> **What you are asked to do**:
Scan the listing below for the word "pada" and copy every line that has it.

> **Available records**:

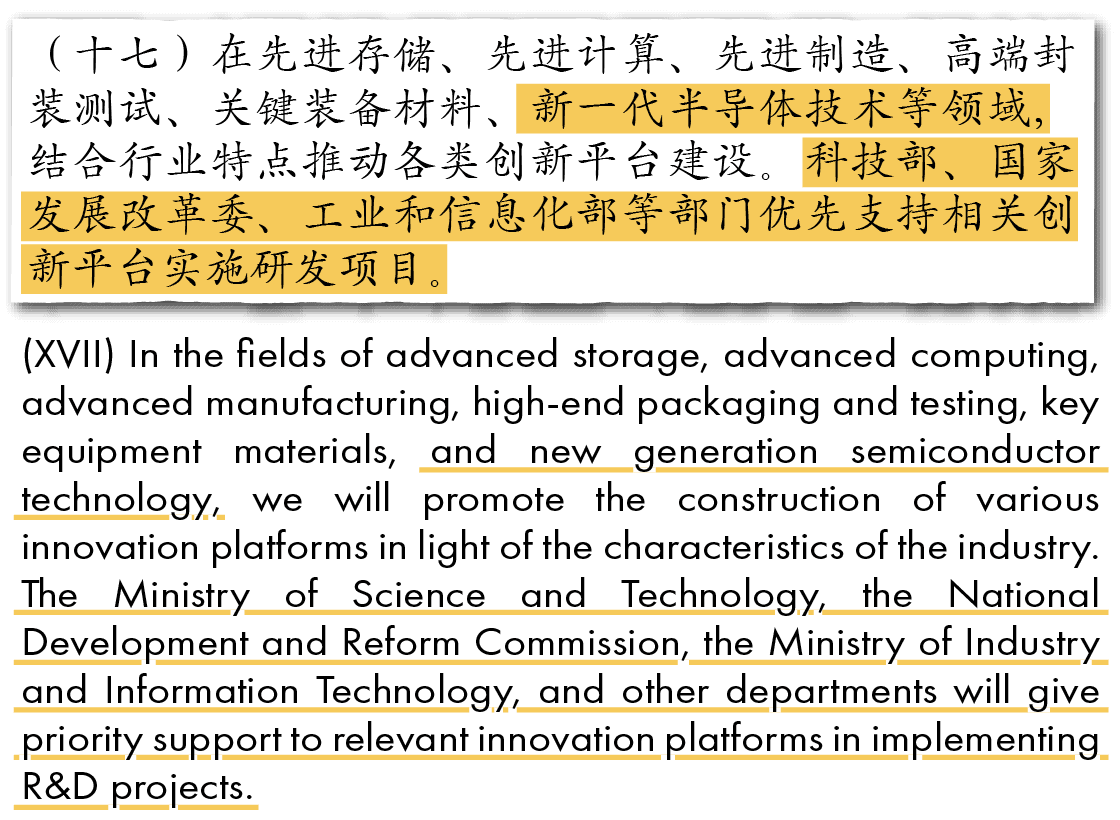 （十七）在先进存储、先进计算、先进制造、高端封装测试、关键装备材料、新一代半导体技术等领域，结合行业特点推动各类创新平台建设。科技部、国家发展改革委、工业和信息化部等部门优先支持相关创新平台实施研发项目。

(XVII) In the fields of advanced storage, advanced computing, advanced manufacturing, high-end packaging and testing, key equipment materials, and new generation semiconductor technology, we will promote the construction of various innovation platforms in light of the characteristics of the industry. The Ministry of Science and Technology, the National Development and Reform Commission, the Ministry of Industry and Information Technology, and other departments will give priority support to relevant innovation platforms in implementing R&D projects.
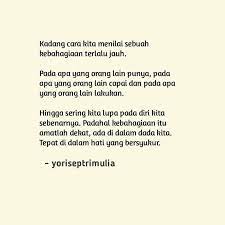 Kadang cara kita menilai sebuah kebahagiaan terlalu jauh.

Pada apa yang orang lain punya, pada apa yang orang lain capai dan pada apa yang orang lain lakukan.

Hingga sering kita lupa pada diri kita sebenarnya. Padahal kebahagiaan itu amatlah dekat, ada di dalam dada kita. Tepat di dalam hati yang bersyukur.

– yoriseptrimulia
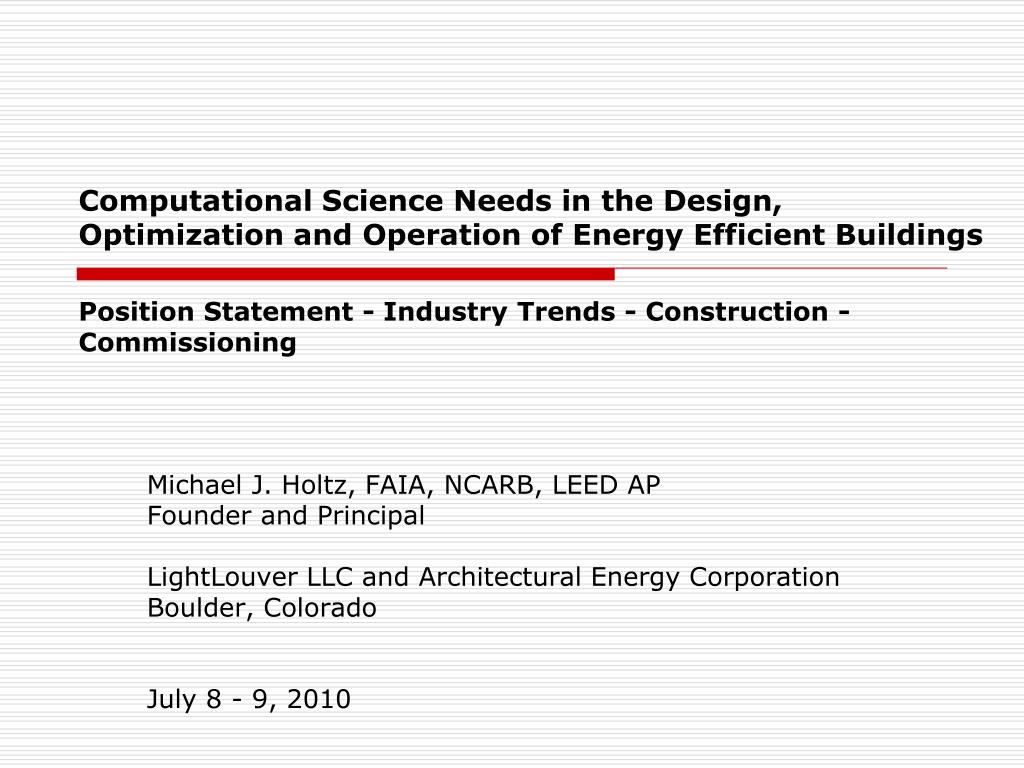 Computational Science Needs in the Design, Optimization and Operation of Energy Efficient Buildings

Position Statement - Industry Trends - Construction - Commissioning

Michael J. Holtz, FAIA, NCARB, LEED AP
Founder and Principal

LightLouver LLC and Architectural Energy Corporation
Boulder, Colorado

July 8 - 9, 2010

> **Your response**:
Pada apa yang orang lain punya, pada apa yang orang lain capai dan pada apa yang orang lain lakukan.
Hingga sering kita lupa pada diri kita sebenarnya. Padahal kebahagiaan itu amatlah dekat, ada di dalam dada kita. Tepat di dalam hati yang bersyukur.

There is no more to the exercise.